The Persian inscription on this blade is dated 1264 in the Hijra calendar, which equates to 1847 in the Christian calendar; it is also dated using the arabic numbers for 1847, a most unusual practice. The Persian inscription literally translates as follows:

' The blade of this sword will shine if it is used for the right cause.
With the wrong cause, it will rust and the rust will become its scabbard'

(With thanks to Mrs Zohreh Waibel for providing this translation)

It is assumed that this sword was presented to Admiral (then Captain) Robert Fitzroy, but for what reason is unknown. Hardinge was certainly an uncle by marriage and Fitzroy served as his private secretary for a short time in 1851. The omission of Fitzroy's rank might suggest that it was presented to him in a civil capacity, whilst naval elements of the scabbard, which bear certain similarities to that which was ordered for flag officers in 1842, might allude to his naval background. The hilt was no doubt acquired in India by Lord Hardinge and mounted on his intructions by Henry Wilkinson.

Sir Henry Hardinge, first Viscount Hardinge of Lahore (1785-1856), field-marshal, born at Wrotham, Kent, 30 March 1785, third son of Henry Hardinge. He was first gazetted in 1799 and went on to see much active service in the Napoleonic campaigns. He was beside Sir John Moore when he received his fatal wound at Corunna, served with Beresford during the Portuguese campaign and with Blucher at Quatre Bras, where he lost his left hand. His services resulted in the award of the Army gold cross with five clasps and he was made a KCB in 1815.

In 1844 he was appointed governor-general of India and, at the end of the following year, the Sikh army having crossed the Sutlej, the first Sikh War had commenced, waiving his right to take supreme command, he served under Gough as second in command throughout the war. On the successful conclusion of that campaign he was raised to the peerage as Viscount Hardinge of Lahore. He returned to England in 1848, was raised to the rank of field-marshal in 1855, and died the following year.
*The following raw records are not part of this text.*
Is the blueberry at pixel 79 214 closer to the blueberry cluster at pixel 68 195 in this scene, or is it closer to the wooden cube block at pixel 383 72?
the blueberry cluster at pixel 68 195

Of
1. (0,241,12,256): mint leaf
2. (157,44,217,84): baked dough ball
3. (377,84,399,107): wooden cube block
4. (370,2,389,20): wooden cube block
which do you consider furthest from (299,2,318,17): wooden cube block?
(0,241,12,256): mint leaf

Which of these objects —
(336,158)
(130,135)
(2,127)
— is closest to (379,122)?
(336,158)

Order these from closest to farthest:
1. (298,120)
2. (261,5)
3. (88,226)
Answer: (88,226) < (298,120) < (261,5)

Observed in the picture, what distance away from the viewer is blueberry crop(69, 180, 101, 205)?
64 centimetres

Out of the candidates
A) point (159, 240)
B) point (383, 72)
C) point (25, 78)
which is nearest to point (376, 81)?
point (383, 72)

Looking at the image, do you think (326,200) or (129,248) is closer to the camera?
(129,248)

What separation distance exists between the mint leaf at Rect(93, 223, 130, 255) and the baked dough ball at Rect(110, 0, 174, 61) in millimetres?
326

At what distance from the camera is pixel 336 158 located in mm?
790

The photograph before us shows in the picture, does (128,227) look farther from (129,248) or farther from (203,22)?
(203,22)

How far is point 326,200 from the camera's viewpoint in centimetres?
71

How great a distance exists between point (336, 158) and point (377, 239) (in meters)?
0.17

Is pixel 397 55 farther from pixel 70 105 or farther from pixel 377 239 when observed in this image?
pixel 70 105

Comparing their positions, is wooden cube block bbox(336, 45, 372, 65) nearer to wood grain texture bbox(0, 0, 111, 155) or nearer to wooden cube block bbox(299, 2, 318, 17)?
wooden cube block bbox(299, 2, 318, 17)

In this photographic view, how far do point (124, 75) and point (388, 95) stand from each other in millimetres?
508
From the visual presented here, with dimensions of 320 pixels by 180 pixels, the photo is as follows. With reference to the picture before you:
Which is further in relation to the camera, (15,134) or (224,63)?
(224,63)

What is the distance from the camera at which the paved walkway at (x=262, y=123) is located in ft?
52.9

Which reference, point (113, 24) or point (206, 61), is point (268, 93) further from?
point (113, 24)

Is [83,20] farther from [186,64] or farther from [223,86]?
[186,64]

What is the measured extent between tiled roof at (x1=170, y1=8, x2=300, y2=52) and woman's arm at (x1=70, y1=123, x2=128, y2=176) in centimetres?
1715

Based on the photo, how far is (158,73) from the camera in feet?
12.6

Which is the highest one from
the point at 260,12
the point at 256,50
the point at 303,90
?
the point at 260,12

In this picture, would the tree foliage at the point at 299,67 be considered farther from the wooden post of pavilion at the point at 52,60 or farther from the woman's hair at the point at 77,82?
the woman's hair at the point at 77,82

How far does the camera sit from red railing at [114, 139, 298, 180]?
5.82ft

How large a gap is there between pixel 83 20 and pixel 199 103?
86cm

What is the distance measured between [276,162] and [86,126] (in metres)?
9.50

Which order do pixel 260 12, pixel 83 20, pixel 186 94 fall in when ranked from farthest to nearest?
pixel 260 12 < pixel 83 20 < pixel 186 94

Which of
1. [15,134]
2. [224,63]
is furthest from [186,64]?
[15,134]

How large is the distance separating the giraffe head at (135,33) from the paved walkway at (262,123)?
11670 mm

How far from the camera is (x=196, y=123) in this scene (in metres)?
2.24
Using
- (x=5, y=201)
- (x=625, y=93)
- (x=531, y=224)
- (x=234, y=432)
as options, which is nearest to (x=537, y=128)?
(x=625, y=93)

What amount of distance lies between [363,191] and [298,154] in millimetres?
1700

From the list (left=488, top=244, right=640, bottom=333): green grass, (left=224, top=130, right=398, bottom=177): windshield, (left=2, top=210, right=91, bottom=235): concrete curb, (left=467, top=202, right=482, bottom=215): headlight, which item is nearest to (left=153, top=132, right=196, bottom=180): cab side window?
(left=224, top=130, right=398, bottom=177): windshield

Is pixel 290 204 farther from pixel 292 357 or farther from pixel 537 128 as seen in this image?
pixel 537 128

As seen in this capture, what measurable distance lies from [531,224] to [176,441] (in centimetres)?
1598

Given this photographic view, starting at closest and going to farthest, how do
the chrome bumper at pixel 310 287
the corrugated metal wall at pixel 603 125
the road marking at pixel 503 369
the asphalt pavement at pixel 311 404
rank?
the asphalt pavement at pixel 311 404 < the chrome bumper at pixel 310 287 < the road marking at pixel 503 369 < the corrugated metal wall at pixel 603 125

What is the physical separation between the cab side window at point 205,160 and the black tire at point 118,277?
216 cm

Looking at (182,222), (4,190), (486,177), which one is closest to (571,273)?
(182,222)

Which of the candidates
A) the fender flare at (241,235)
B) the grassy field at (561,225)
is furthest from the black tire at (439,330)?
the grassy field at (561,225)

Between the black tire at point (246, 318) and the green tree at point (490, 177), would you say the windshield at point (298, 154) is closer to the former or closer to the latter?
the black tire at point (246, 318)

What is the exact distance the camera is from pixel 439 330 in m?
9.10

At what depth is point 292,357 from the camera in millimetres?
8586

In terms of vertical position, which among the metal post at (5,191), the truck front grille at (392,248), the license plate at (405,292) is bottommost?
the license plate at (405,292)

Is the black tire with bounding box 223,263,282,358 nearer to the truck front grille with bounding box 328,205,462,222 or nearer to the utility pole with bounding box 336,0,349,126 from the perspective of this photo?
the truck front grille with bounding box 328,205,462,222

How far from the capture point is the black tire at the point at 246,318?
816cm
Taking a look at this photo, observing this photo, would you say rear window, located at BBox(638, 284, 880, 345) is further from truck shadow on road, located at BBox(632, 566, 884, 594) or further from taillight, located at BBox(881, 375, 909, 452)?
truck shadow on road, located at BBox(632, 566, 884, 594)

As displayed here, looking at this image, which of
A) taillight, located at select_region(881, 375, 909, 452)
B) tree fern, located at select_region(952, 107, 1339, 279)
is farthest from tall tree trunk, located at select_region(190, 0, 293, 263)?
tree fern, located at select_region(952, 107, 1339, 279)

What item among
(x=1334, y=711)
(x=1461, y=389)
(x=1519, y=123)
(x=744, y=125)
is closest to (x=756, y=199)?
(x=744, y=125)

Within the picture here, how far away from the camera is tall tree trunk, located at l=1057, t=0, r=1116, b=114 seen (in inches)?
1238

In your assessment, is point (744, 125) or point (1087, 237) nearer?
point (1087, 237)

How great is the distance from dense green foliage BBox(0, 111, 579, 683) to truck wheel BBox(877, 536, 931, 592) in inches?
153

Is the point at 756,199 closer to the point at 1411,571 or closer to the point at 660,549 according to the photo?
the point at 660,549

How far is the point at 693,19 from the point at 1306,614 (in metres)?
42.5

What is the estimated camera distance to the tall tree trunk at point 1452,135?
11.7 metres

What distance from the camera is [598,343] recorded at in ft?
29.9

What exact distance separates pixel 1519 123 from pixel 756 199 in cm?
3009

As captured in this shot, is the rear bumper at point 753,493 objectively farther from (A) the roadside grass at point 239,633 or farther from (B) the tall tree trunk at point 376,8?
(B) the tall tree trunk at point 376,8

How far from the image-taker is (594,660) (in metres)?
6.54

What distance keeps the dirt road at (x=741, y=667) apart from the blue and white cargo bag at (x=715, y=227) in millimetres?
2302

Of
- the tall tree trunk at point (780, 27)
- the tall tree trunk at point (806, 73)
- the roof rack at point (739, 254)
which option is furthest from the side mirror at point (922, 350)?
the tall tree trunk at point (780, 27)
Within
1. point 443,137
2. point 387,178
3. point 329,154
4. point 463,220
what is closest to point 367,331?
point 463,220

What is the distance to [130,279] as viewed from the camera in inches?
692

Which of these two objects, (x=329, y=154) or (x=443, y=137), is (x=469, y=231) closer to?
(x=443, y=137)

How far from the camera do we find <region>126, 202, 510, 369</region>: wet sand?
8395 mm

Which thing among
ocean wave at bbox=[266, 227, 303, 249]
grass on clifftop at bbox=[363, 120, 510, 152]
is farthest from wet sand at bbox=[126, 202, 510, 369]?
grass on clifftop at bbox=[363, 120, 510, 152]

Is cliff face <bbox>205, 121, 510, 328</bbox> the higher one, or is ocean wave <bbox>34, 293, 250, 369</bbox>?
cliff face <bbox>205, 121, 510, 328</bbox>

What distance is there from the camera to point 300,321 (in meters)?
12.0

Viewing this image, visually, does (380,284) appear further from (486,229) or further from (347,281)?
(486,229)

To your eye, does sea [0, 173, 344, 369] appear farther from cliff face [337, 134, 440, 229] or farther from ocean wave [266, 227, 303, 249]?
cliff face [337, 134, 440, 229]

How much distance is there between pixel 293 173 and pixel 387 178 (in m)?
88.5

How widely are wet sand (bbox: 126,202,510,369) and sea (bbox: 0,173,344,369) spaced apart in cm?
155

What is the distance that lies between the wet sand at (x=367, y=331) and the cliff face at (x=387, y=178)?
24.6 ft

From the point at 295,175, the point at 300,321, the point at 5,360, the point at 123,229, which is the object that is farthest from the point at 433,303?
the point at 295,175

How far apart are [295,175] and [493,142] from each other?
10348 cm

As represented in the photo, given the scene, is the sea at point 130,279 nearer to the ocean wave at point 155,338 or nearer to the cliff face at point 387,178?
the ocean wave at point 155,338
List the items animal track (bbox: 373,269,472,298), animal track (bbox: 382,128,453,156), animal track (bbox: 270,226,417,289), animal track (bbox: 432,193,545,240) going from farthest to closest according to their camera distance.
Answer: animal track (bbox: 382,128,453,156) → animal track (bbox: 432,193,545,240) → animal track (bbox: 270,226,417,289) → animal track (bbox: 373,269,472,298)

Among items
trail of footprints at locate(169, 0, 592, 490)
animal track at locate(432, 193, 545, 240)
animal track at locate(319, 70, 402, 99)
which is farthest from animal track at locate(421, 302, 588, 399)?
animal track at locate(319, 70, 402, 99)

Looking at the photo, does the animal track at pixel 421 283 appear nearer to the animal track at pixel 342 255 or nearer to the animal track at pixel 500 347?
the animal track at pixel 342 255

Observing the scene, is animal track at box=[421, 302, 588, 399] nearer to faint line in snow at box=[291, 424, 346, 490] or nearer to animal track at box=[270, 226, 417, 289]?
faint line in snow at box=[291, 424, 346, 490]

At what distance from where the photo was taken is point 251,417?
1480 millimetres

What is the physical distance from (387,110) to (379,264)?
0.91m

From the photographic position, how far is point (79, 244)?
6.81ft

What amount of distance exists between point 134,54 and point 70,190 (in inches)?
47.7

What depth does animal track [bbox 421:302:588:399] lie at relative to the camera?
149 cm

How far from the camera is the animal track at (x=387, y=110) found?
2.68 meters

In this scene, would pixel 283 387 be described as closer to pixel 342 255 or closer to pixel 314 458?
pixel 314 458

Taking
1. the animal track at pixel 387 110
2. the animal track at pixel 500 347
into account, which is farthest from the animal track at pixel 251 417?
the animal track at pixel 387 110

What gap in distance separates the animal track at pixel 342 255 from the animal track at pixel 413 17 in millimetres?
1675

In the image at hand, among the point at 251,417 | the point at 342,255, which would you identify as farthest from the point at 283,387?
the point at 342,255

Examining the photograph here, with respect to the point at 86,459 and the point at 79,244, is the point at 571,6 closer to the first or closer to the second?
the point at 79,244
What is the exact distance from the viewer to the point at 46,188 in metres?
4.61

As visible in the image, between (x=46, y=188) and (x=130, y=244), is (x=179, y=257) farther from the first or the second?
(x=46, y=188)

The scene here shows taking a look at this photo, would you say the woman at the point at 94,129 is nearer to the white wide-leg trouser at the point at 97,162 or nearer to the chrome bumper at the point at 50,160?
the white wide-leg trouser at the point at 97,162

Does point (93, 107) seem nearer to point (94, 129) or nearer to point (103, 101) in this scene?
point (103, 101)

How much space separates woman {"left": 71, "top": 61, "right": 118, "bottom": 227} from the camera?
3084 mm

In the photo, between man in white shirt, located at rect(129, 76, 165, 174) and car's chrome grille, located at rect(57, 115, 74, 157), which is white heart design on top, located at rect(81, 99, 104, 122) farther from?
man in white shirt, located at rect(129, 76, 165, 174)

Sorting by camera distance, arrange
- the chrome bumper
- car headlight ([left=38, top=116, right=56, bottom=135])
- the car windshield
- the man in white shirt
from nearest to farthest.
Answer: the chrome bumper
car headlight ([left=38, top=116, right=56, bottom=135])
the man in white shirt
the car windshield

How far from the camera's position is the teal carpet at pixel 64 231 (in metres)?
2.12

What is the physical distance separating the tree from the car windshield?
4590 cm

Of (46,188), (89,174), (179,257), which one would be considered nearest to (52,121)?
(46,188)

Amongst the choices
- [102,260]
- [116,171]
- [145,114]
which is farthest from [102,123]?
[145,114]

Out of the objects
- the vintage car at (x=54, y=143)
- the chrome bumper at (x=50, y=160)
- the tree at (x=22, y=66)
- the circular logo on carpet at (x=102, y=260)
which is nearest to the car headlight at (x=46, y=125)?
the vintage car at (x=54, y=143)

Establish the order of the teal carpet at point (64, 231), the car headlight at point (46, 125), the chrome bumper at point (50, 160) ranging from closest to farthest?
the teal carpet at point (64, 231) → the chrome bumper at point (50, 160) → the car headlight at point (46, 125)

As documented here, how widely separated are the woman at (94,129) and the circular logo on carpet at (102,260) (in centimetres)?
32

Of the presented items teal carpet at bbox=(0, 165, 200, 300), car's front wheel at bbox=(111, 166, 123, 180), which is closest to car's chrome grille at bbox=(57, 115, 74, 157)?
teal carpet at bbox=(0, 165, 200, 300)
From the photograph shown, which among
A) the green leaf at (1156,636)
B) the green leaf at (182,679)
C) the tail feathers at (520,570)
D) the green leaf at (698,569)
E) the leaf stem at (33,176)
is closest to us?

Vice-Admiral Robert Fitzroy (1805-1865), hydrographer and meteorologist, born at Ampton Hall, Suffolk, 5 July 1805, second son of Lord Charles Fitzroy. He entered the Navy from the Royal Naval College in 1819, and after service in the Mediterranean and on the coast of South America, he was appointed to the command of the Beagle. Sailing from Portsmouth in 1831 with Charles Darwin aboard and returning to England in 1836, of this famous voyage little need be said here. In September 1842 he accepted the post of conservator of the River Mersey, but resigned in 1843, on being appointed governor and commander in chief of New Zealand. He was superseded in 1845, returning to England where he was appointed superintendent of Woolwich Dockyard in 1848. He was appointed in 1849 to the command of the frigate Arrogant, but retired from active service the following year. In 1851 he served briefly as private secretary to his uncle, Lord Hardinge. Advanced in 1857 to the rank of rear-admiral and to vice-admiral in 1863, both on the retired list, he committed suicide in 1865.